RECORDS SUPPLIED: Begin

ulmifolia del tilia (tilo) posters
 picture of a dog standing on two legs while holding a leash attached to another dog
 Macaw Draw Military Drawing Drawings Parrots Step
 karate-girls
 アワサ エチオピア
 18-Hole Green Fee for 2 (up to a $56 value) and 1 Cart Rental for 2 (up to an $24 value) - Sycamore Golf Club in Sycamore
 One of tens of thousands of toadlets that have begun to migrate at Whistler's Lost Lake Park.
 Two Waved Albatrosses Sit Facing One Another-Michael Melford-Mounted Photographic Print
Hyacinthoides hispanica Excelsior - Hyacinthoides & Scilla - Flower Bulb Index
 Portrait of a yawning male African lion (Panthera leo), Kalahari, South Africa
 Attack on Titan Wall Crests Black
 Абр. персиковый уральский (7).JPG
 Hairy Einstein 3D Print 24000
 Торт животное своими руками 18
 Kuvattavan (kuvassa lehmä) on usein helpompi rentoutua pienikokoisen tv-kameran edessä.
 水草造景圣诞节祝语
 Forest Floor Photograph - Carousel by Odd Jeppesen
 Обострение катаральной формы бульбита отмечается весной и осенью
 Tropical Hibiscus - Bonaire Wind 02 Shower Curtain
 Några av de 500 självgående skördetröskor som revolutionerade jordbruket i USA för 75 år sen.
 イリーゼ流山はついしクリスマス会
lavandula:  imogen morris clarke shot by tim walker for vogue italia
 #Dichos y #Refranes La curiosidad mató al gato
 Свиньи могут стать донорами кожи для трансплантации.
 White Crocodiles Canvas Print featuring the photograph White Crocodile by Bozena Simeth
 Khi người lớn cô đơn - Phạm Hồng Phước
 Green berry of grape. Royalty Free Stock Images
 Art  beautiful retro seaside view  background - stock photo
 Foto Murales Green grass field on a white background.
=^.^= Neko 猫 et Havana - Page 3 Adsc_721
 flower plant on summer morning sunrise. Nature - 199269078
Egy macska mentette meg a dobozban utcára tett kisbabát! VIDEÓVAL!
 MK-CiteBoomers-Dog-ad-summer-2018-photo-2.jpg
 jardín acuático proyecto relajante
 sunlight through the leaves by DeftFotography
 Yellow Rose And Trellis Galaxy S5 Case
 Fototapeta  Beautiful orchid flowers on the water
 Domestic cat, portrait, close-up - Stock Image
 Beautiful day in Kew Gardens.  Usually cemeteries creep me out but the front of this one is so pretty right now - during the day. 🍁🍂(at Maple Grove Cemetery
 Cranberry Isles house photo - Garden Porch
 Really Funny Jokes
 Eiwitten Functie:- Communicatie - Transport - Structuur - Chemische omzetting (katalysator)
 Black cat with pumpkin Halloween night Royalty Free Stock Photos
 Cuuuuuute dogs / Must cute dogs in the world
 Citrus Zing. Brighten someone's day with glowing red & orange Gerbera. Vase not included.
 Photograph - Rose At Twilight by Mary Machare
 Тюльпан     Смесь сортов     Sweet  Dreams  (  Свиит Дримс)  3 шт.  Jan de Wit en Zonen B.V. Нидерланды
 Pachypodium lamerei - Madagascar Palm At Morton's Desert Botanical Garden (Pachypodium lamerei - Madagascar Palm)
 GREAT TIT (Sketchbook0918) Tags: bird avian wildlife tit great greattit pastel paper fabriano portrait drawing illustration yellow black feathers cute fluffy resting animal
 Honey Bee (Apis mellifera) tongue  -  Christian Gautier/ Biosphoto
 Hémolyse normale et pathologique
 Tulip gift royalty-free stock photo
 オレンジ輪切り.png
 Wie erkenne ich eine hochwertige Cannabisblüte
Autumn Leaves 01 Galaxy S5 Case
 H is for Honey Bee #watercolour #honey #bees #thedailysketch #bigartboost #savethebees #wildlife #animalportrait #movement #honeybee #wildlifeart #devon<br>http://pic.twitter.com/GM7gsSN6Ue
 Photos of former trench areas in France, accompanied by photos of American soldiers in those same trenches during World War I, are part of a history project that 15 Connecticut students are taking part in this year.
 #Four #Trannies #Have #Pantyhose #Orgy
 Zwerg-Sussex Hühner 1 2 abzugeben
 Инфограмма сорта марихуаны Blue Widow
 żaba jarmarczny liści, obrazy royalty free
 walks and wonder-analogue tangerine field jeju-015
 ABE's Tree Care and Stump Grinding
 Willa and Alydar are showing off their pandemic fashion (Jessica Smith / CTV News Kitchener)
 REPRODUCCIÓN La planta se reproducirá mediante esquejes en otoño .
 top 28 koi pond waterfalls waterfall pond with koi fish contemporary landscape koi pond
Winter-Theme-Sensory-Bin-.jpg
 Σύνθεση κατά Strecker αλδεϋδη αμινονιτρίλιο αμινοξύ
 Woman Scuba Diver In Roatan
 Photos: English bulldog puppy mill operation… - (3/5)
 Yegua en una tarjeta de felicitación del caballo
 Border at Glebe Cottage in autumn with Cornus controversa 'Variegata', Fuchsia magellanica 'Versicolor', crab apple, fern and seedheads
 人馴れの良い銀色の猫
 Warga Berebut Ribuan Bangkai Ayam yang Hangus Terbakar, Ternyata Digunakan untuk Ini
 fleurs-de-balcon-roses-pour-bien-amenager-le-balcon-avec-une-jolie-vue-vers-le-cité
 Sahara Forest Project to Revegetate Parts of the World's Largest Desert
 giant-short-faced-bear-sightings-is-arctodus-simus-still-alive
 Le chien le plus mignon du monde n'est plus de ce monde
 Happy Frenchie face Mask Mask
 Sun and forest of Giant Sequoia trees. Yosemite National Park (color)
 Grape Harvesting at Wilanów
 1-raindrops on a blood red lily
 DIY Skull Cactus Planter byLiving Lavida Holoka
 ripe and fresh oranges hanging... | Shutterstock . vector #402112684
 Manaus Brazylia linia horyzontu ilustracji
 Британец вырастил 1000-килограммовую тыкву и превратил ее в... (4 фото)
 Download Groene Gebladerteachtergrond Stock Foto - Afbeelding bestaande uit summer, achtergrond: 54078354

RECORDS SUPPLIED: End

**ABOUT THIS EXERCISE**
Start copying at the line that contains "Sahara Forest Project" and stop after the last line of the records, keeping every line exactly.

**EXPECTED ANSWER**
 Sahara Forest Project to Revegetate Parts of the World's Largest Desert
 giant-short-faced-bear-sightings-is-arctodus-simus-still-alive
 Le chien le plus mignon du monde n'est plus de ce monde
 Happy Frenchie face Mask Mask
 Sun and forest of Giant Sequoia trees. Yosemite National Park (color)
 Grape Harvesting at Wilanów
 1-raindrops on a blood red lily
 DIY Skull Cactus Planter byLiving Lavida Holoka
 ripe and fresh oranges hanging... | Shutterstock . vector #402112684
 Manaus Brazylia linia horyzontu ilustracji
 Британец вырастил 1000-килограммовую тыкву и превратил ее в... (4 фото)
 Download Groene Gebladerteachtergrond Stock Foto - Afbeelding bestaande uit summer, achtergrond: 54078354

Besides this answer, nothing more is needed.